I think it is worthwhile to have a high-level quantization post explaining the flow and mentioning developers who are involved in different steps. This should improve collaboration, while also putting a high-level story to anybody who wants to explore TVM for quantization.
Frameworks to Relay
As shown in the above figure, there are two different parallel efforts ongoing
- Automatic Integer Quantization (@ziheng, @vinx13) - It takes a FP32 framework graph and automatically converts it to Int8 within Relay.
- Accepting Pre-quantized Integer models (@janimesh, @shoubhik) - This approach accepts a pre-quantized model, introduces a Relay dialect called QNN and generates an Int8 Relay graph.
There are few discussions around Relay Automatic FP16 Downcasting. There has not been any RFC yet. @xyzhou and @janimesh are exploring/prototyping this and plan to put up a RFC in next couple of weeks.
Relay Optimizations
- Target-independent Relay passes - TVM community is continuously adding these passes.

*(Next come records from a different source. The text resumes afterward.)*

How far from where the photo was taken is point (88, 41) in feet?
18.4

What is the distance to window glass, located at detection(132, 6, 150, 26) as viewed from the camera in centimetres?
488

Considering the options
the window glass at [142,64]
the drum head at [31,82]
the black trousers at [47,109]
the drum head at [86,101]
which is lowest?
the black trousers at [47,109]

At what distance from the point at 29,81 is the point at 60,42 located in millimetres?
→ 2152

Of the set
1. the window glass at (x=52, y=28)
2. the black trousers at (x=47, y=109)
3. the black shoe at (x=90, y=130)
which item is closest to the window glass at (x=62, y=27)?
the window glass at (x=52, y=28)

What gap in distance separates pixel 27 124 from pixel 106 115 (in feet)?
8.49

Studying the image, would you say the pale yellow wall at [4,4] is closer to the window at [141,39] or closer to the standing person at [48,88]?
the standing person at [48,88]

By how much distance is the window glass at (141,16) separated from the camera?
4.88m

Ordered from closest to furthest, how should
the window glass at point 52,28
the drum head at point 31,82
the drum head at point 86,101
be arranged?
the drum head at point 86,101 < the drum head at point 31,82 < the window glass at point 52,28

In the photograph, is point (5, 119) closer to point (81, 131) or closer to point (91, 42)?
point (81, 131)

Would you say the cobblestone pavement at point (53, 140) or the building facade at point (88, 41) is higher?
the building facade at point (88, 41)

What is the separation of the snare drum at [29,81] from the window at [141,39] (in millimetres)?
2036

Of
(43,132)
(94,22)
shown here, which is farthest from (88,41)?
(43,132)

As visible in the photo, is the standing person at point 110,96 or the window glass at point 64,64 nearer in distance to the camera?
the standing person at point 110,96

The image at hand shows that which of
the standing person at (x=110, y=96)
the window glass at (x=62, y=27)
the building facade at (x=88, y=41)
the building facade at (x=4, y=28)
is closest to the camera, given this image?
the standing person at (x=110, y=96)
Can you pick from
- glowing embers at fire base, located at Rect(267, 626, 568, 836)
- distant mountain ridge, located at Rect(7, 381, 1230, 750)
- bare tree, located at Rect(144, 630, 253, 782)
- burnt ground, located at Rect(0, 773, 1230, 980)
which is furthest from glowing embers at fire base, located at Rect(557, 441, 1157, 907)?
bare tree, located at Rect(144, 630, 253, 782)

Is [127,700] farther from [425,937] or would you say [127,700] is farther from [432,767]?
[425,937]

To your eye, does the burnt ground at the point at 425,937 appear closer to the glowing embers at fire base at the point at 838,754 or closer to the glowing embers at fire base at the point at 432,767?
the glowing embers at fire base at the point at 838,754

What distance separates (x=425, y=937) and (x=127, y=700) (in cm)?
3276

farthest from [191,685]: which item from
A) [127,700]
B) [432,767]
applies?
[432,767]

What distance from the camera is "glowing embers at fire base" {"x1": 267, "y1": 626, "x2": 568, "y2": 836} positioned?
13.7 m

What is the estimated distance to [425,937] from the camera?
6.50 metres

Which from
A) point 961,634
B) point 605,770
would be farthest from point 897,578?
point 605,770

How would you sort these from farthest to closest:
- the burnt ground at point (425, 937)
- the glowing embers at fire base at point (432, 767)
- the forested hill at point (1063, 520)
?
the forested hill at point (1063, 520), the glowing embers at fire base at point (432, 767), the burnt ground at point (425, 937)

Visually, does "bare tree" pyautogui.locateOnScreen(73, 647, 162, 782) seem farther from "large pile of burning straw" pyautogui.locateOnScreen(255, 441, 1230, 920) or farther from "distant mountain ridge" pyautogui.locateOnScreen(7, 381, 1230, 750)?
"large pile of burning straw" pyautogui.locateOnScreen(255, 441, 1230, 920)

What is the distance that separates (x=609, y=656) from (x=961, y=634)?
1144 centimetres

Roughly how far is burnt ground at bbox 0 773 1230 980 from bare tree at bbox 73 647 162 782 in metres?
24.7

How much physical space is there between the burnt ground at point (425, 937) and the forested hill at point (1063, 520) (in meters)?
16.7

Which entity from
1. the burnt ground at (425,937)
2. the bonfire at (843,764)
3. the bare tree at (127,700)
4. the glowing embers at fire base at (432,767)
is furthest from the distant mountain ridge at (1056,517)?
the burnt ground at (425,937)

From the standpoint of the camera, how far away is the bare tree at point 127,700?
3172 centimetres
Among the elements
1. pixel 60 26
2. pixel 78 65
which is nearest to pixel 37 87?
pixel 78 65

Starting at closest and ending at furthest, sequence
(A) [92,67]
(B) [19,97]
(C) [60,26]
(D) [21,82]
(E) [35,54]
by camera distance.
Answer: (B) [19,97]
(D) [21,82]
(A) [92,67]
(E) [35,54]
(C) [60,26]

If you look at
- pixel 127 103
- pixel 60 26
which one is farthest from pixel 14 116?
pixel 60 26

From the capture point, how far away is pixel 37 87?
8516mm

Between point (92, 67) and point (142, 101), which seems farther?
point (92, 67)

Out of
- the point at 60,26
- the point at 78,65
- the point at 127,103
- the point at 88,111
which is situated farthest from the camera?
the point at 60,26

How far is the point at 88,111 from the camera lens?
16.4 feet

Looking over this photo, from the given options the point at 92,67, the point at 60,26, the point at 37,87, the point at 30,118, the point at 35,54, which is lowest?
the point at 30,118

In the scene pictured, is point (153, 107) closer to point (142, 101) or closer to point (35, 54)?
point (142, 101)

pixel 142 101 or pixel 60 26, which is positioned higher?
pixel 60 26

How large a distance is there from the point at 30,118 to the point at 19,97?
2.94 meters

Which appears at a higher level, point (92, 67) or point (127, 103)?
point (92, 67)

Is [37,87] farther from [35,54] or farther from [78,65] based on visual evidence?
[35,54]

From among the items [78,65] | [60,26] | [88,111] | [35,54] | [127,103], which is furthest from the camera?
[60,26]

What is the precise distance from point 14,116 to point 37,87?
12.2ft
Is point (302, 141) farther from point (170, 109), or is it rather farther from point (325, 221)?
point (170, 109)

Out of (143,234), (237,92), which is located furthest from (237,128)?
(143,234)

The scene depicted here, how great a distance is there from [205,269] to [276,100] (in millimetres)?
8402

Examples are fuse constant, common subexpression elimination etc.
- Target-dependent Relay passes - These passes transform the Relay graph to optimize it for the target. An example is Legalize or AlterOpLayout transform, where depending on the target, we change the layouts of convolution/dense layer. TVM community is working on improving on both infrastructure to enable such transformation, and adding target-specific layout transformations. Some of this infrastructure work is pre-requisite for a good overall design (https://github.com/dmlc/tvm/issues/3670).
Relay to Hardware
Once we have an optimized Relay graph, we need to write optimized schedules. Like FP32, we have to focus our efforts only on expensive ops like conv2d, dense etc. There are scattered efforts and TVM community is working on unifying them. Some of the developers that have worked on different backends (not necessarily Int8)
- Intel x86 - Near future Int8 exploration is restricted to Skylake and Cascade lake (@janimesh, @yzhliu, @kevinthesun)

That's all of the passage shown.